National Insurance Contributions Bill - Frequently Asked Questions
- What is the Bill about?
- What was announced in Budget 2007 about income tax and NICs?
- Why are the UEL and UPL for NICs being aligned with the point at which higher rate tax becomes payable?
- Why do you need this Bill to align the UEL?
- What about the UPL for Class 4 National Insurance contributions paid by the self employed?
- What is the UAP and why is it being introduced now?
- Why have you brought forward the start date for the removal of earnings related S2P?
- At what level will the UAP be set?
- Will people loose out because of this?
- What does this mean for contracted out rebates?
- What will this mean for employers?
- Why are you are adding to employer burdens by introducing a requirement to report earnings at the UAP?
- Why do employers need to record and report this additional information?
The Bill contain two substantive measures:-
- to allow the Upper Earnings Limit (UEL) for National Insurance contributions to be aligned with the higher rate threshold for income tax from 2009/10.
- to bring forward the introduction of the Upper Accruals Point (UAP) for the State Second Pension and contracted out rebates to April 2009.
- The UEL for NICs is to be increased by £75 per week above indexation in April 2008, and, from April 2009, will be aligned with the higher rate threshold – the point at which taxpayers start to pay the higher rate of income tax.
- The aligned higher rate threshold and the UEL will be raised by £800 above indexation for 2009/10.
- The Upper Profits Limit (UPL) for the self-employed will be increased in line with the UEL (no change in primary legislation is needed to achieve that).
- The 10p starting rate will be removed creating a simpler two-rate tax structure for earnings, pensions and savings. A 10p starting rate will be retained for savings.
- The 22p basic tax rate on earnings and pensions will be reduced to 20p from April 2008 and will apply to earnings pensions and savings generally.
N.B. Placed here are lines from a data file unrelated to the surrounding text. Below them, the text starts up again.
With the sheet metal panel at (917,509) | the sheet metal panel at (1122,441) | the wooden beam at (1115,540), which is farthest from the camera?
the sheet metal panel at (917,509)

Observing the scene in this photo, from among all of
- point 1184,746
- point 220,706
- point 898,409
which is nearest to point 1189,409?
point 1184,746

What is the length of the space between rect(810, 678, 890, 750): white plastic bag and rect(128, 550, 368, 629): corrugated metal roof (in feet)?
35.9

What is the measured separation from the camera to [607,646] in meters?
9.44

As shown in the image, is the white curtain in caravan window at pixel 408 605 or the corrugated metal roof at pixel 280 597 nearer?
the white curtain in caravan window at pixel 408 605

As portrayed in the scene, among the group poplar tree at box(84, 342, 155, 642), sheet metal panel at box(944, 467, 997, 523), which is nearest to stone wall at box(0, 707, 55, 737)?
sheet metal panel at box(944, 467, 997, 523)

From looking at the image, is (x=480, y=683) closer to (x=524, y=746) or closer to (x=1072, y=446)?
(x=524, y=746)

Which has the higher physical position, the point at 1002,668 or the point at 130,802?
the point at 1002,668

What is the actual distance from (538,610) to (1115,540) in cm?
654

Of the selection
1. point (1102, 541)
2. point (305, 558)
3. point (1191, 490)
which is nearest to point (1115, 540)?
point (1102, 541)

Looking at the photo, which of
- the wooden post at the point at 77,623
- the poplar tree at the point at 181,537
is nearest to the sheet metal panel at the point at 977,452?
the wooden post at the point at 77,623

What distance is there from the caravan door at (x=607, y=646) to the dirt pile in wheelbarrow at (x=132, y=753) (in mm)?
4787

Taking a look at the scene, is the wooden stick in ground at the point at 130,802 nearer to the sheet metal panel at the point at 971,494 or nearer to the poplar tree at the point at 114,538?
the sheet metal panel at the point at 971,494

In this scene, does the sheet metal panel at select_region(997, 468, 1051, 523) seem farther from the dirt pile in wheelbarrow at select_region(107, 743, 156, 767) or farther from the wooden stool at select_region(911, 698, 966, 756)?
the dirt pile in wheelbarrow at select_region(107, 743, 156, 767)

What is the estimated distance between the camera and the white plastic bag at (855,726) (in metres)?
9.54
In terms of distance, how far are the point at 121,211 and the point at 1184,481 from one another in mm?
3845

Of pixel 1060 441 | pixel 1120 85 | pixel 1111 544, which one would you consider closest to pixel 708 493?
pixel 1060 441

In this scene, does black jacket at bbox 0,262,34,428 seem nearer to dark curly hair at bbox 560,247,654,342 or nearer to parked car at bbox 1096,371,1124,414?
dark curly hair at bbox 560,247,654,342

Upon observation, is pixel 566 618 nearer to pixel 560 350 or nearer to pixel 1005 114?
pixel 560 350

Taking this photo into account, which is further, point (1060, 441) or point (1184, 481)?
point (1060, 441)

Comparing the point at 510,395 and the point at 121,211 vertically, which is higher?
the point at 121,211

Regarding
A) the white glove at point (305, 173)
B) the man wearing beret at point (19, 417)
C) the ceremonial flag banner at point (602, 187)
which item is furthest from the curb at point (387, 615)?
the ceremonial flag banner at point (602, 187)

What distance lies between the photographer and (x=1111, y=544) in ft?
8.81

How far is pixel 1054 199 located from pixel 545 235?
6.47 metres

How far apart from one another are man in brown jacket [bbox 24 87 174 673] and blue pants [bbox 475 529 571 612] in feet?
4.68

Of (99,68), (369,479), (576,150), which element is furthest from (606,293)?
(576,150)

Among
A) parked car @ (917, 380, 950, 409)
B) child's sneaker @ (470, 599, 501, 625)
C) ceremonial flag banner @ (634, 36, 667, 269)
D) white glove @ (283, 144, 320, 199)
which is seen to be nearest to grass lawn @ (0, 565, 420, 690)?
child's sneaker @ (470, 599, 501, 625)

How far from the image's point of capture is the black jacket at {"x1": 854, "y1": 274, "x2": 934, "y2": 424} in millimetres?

Why are the UEL and UPL for NICs being aligned with the point at which higher rate tax becomes payable?
This change is part of the personal tax package announced in Budget 2007, it represents the next stage in the Government’s programme of reform to the tax and benefit system. The changes included simplifying the income tax structure by reducing the main rates from 3 to 2. Alignment of the UPL and UEL with the point at which higher rate tax is paid. Above-indexation increases to the personal allowances for those aged 65 and over, and changes to the rates and threshold for Child Tax Credit and Working Tax Credit. The impact of each change should not be viewed in isolation.
The mechanism currently provided by primary legislation for increasing the UEL prevents full alignment from 2009/10.
The Class 4 UPL and Class 1 UEL are aligned at present and will continue to be aligned in future. However, the changes to the UPL will be made in secondary legislation without the need for a Bill.
The Upper Accrual Point is a new threshold for the calculation of both State Second Pension and contracted-out rebates. It replaces the Upper Earnings Limit in both the State Second Pension and rebate calculations and was planned for introduction from 6 April 2012 at the earliest. It is being introduced in 2009 to ensure that the State Second Pension (S2P) reforms introduced as part of the Pensions Act 2007 remain on track.
It was always intended that S2P would eventually become a flat rate benefit. In line with the Pensions Commission’s own recommendation this process is being accelerated, so that flat rating occurs around 2030.
To achieve this goal, it was originally envisaged to introduce the new S2P accrual cap in 2012. However, in light of the 2007 Budget decision to harmonise the Upper Earnings Limit with the 40% band for income tax, the start date has been brought forward in order to still hit the 2030 target.
The weekly limit will be £770 per week.
No-one loses out because of the withdrawal of the earnings related element of S2P or because of the new cap in S2P or NICs rebate. Although earnings relation will be withdrawn, the gap even for the highest earners will be more than made up by the earnings uprating of basic State Pension.
Even in the short term people do not lose out because of the erosion of earnings relation. A high earner retiring in 2015 would get a total State Pension of £190 a week under the current system. Under reform they will get £197.
The band of earnings on which the rebate is calculated will be kept in line with the band of earnings on which S2P accrues. That is, from April 2009, the rebate will be paid on earnings between the Lower Earnings Limit and the Upper Accrual Point.
P11s/P14s or their equivalents completed by employers will need to include additional information (earnings between the Upper Accrual Point and Upper Earnings Limit)
Why are you are adding to employer burdens by introducing a requirement to report earnings at the UAP?
The change is relatively simple for employers who have modernised their payroll process and use software, the HMRC CD-ROM or payroll bureaux.
This information is necessary for S2P calculation purposes and to enable HMRC to calculate and pay over age related rebates up to the UAP for those employees in contracted out money purchase schemes and to calculate and pay over minimum contributions up to the UAP in respect of those employees who hold Appropriate Personal Pensions.
It is also necessary for HMRC to ensure that the correct amount of contributions have been paid.